Его пассивность расхолаживала публику. Кошка играет с мышью, пока та бьется в ее лапах, стоит же добыче сникнуть, как злодейка теряет к ней интерес. Иные, приходя, испускали возглас разочарования, кричали укоризненно: «Ну что же вы, генерал!». Скучный, смирившийся диктатор был им несимпатичен. Стараясь расшевелить беднягу, доброхоты склоняли его маму, бабушку и сестренку (которой, кстати, у него отродясь не бывало), но все мимо, все невпопад. «Мошенник! Зануда!» — вопили обманутые и нехотя расходились, обещая при случае пожаловаться антрепренеру. Даже его бдения над горшком уже не вызывали той бурной младенческой радости, которой удостаивались в первые месяцы. Ряды насмешников поредели, днем пространство вокруг клетки иногда целые часы пустовало.
Именно так — уткнув глаза в непривычную, запоздало дарованную пустоту — Авельянеда уловил на себе взгляд, который вывел его из забвения, как вываживают со дна сонную, изготовившуюся умереть старую ослепшую рыбину.

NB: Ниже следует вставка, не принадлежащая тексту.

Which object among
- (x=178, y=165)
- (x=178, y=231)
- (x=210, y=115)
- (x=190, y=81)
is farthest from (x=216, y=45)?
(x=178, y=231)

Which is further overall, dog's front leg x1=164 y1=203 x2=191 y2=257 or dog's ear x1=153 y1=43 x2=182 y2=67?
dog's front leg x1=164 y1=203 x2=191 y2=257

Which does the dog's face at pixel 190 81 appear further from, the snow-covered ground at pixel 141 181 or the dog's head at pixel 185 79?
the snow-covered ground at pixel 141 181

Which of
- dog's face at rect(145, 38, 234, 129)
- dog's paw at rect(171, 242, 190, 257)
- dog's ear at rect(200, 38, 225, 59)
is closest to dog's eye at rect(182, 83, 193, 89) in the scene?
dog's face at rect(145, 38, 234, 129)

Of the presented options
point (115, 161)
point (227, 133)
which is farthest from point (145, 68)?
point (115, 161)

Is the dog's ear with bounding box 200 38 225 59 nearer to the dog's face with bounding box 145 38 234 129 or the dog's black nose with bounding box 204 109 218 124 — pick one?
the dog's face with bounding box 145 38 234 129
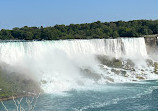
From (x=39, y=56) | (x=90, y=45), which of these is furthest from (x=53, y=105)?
(x=90, y=45)

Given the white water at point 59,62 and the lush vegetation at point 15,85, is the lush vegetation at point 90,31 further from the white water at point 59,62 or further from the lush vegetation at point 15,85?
the lush vegetation at point 15,85

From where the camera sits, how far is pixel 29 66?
29.3 metres

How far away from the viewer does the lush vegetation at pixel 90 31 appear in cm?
5972

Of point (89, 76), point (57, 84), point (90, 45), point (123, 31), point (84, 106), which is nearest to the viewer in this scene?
point (84, 106)

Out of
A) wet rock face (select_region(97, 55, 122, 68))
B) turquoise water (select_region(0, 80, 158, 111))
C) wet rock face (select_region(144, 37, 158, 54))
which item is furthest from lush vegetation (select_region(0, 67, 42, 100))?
wet rock face (select_region(144, 37, 158, 54))

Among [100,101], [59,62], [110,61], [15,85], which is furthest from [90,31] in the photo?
[100,101]

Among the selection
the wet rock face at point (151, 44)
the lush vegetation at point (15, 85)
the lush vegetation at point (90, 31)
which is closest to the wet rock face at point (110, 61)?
the wet rock face at point (151, 44)

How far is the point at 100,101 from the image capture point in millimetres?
20094

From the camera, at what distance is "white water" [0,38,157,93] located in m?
28.2

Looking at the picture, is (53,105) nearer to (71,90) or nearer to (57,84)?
(71,90)

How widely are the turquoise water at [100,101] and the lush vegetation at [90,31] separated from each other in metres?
33.9

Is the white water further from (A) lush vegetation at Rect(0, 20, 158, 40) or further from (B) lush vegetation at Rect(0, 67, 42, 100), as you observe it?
(A) lush vegetation at Rect(0, 20, 158, 40)

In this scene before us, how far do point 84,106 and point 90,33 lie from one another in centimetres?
4417

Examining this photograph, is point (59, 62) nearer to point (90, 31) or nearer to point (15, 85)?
point (15, 85)
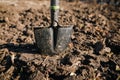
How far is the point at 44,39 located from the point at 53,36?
0.15 m

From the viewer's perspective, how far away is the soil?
279 centimetres

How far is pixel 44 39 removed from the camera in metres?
3.11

Дело было в Севилье, на старинной plaza
[6], навьюченной зеленью финиковых пальм и тяжким, восковым монолитом зноя, грузно оплывающего на полуденную мостовую.
Взгляд принадлежал девочке в маренговом платье, стоявшей шагах в десяти от пьедестала, на самом солнцепеке, хотя совсем рядом подрагивала на ветру тень большого ресторанного зонта.
Она стояла к клетке как–то бочком, вполоборота, ухватив цепкими пальцами тесемки холщового мешочка с вытравленным по краю названием школы. Видно, возвращалась с уроков да так и застыла, привлеченная странным решетчатым кубом, скорбной фигурой внутри и четверкой карабинеров, отбрасывающих на раскаленный бут разновеликие вооруженные тени. На диктатора в клетке приходило посмотреть много детей, все их ужимки Авельянеда знал наизусть, но эта девочка смотрела на него иначе. Взгляд был удивленный, настойчивый и в то же время немного испуганный, без намека на то озорное злорадство, которое сквозило в глазах остальных детей. Казалось, эта маленькая андалузка первой за долгие месяцы была поражена чудовищной несправедливостью того, что видела: фигурой человека — живого человека из плоти и крови, — посаженного в клетку и выставленного напоказ. Неизбалованный и потому несколько сбитый с толку таким вниманием, Авельянеда отвел глаза. Он думал, девочка уйдет, но когда, повинуясь неведомой силе, снова посмотрел в ту сторону, она все еще стояла у зонта. И все так же блестели черные — из чернейшей андалузской ночи отлитые — бусины с едва заметной солнечной амальгамой внутри, и все так же нервные пальчики теребили узел школьного мешочка, в котором топорщилась острым углом какая–то толстая книга.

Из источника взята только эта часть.